Five simple ways to make space for Indigenous languages in your everyday life

Five simple ways to make space for Indigenous languages in your everyday life

Indigenous languages need to reclaim space in our everyday lives once again. But when you are a beginner, finding a starting point to do that can feel daunting and overwhelming. So, here are five simple ways that have worked for me to help bring Tłı̨chǫ Yatıì back into my everyday life:

  1. Pick one word and commit to replacing it in your everyday speech. It will start to feel more and more normal until you don’t think twice about using it. Once that happens pick a new one.

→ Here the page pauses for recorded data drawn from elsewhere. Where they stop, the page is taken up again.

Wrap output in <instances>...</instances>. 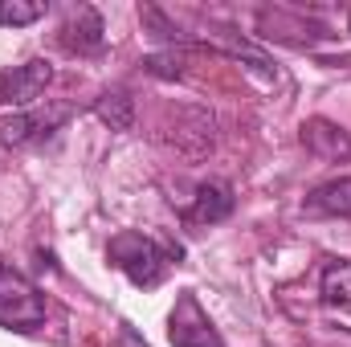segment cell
<instances>
[{
  "label": "cell",
  "mask_w": 351,
  "mask_h": 347,
  "mask_svg": "<svg viewBox=\"0 0 351 347\" xmlns=\"http://www.w3.org/2000/svg\"><path fill=\"white\" fill-rule=\"evenodd\" d=\"M298 139L315 160H327V164H348L351 160V135L331 119H306Z\"/></svg>",
  "instance_id": "8992f818"
},
{
  "label": "cell",
  "mask_w": 351,
  "mask_h": 347,
  "mask_svg": "<svg viewBox=\"0 0 351 347\" xmlns=\"http://www.w3.org/2000/svg\"><path fill=\"white\" fill-rule=\"evenodd\" d=\"M58 41H62V49H70V53H98V49H102V41H106L102 16H98L90 4H78V8L66 16V25H62Z\"/></svg>",
  "instance_id": "52a82bcc"
},
{
  "label": "cell",
  "mask_w": 351,
  "mask_h": 347,
  "mask_svg": "<svg viewBox=\"0 0 351 347\" xmlns=\"http://www.w3.org/2000/svg\"><path fill=\"white\" fill-rule=\"evenodd\" d=\"M94 115H98L110 131H131V123H135V102H131V94L123 86L102 90V94L94 98Z\"/></svg>",
  "instance_id": "30bf717a"
},
{
  "label": "cell",
  "mask_w": 351,
  "mask_h": 347,
  "mask_svg": "<svg viewBox=\"0 0 351 347\" xmlns=\"http://www.w3.org/2000/svg\"><path fill=\"white\" fill-rule=\"evenodd\" d=\"M74 115L70 102H37L29 110H12V115H0V143L4 147H29V143H41L49 139L66 119Z\"/></svg>",
  "instance_id": "3957f363"
},
{
  "label": "cell",
  "mask_w": 351,
  "mask_h": 347,
  "mask_svg": "<svg viewBox=\"0 0 351 347\" xmlns=\"http://www.w3.org/2000/svg\"><path fill=\"white\" fill-rule=\"evenodd\" d=\"M106 258L114 261V265L135 282V286L152 290V286H160V282H164L168 261H172V250H164V246H160V241H152L147 233L123 229V233H114V237H110Z\"/></svg>",
  "instance_id": "6da1fadb"
},
{
  "label": "cell",
  "mask_w": 351,
  "mask_h": 347,
  "mask_svg": "<svg viewBox=\"0 0 351 347\" xmlns=\"http://www.w3.org/2000/svg\"><path fill=\"white\" fill-rule=\"evenodd\" d=\"M302 213L306 217H351V176H339V180H327V184L311 188L306 200H302Z\"/></svg>",
  "instance_id": "9c48e42d"
},
{
  "label": "cell",
  "mask_w": 351,
  "mask_h": 347,
  "mask_svg": "<svg viewBox=\"0 0 351 347\" xmlns=\"http://www.w3.org/2000/svg\"><path fill=\"white\" fill-rule=\"evenodd\" d=\"M49 82H53V66L45 58L0 70V106H37Z\"/></svg>",
  "instance_id": "5b68a950"
},
{
  "label": "cell",
  "mask_w": 351,
  "mask_h": 347,
  "mask_svg": "<svg viewBox=\"0 0 351 347\" xmlns=\"http://www.w3.org/2000/svg\"><path fill=\"white\" fill-rule=\"evenodd\" d=\"M319 294L327 307H339V311H351V258L331 261L319 278Z\"/></svg>",
  "instance_id": "8fae6325"
},
{
  "label": "cell",
  "mask_w": 351,
  "mask_h": 347,
  "mask_svg": "<svg viewBox=\"0 0 351 347\" xmlns=\"http://www.w3.org/2000/svg\"><path fill=\"white\" fill-rule=\"evenodd\" d=\"M0 327H8V331H37V327H45V298H41V290L12 265H0Z\"/></svg>",
  "instance_id": "7a4b0ae2"
},
{
  "label": "cell",
  "mask_w": 351,
  "mask_h": 347,
  "mask_svg": "<svg viewBox=\"0 0 351 347\" xmlns=\"http://www.w3.org/2000/svg\"><path fill=\"white\" fill-rule=\"evenodd\" d=\"M139 16H143V25H152V29H156L152 37H160V41H176V37H180V29H176V25L164 16V12H160V8H143Z\"/></svg>",
  "instance_id": "4fadbf2b"
},
{
  "label": "cell",
  "mask_w": 351,
  "mask_h": 347,
  "mask_svg": "<svg viewBox=\"0 0 351 347\" xmlns=\"http://www.w3.org/2000/svg\"><path fill=\"white\" fill-rule=\"evenodd\" d=\"M233 204H237L233 200V188L225 180H208V184L196 188L192 204L184 208V221H192V225H217V221H225L233 213Z\"/></svg>",
  "instance_id": "ba28073f"
},
{
  "label": "cell",
  "mask_w": 351,
  "mask_h": 347,
  "mask_svg": "<svg viewBox=\"0 0 351 347\" xmlns=\"http://www.w3.org/2000/svg\"><path fill=\"white\" fill-rule=\"evenodd\" d=\"M168 339L172 347H225L221 331L213 327V319L204 315V307L196 302V294H180L168 319Z\"/></svg>",
  "instance_id": "277c9868"
},
{
  "label": "cell",
  "mask_w": 351,
  "mask_h": 347,
  "mask_svg": "<svg viewBox=\"0 0 351 347\" xmlns=\"http://www.w3.org/2000/svg\"><path fill=\"white\" fill-rule=\"evenodd\" d=\"M41 16H45V4L41 0H0V25H8V29L33 25Z\"/></svg>",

One of the easy words that I, my daughter, and even my non-Dene husband use is the Tłı̨chǫ word for “nothing” to indicate there’s no more. I can hear my husband use it all the time with my daughter… “there’s dàòdì cookies!”
  2. Make the words visible around you. They say the best way to learn is by being immersed and not reading/writing the language. But I have found that I have learned many new words without trying just by having them constantly around me. I have words taped to my kitchen cupboards and fridge. I taped over words in my daughter’s storybooks. I updated all of my cellphone contacts to include kinship terms with family member names, such as: “Sebà Dahti “, which means “my big sister Dahti”. I taped words on the walls by my desk at work. Just seeing the words each day, throughout my day, has helped me to grow the number of words that I know.
  3. Make it part of your cellphone addiction. If you download First Voices App, it gives you access to Indigenous language keyboards for your phone so that you can use the proper characters. This makes writing in your language in text messages, social media posts, or emails super easy. I use words that I know in texts to family members and posts on Instagram, Facebook and Twitter.
  4. Tell everybody and anybody that you are learning. The more I spread the word that I was trying to learn, the more people in my life and even strangers would start sharing or trying to speak the language with me.
  5. Learn to introduce yourself in your language. Each and every time you introduce yourself around speakers, its like a big warm invitation to them to use the language with you. It also feels rewarding to reclaim that, and taking a minute to appreciate each and every small win in your language journey is important, because it’s a long road ahead full of hard work.

 

Itoah Scott-Enns is Tłı̨chǫ and lives in Yellowknife, NT with her husband and daughter. Itoah founded the #SpeakTłı̨chǫToMe social media campaign in 2015 to promote learning and using Tłı̨chǫ Yatıì. She is currently enrolled in the Tłı̨chǫ Mentor-Apprentice Program, and is grateful to her mother, Gabrielle Mackenzie, who is teaching her the language. Itoah is the owner of Įdaà Strategies and is supporting communities in the North to build trails into the future that are rooted in our Northern and Indigenous languages, cultures, and ways of life.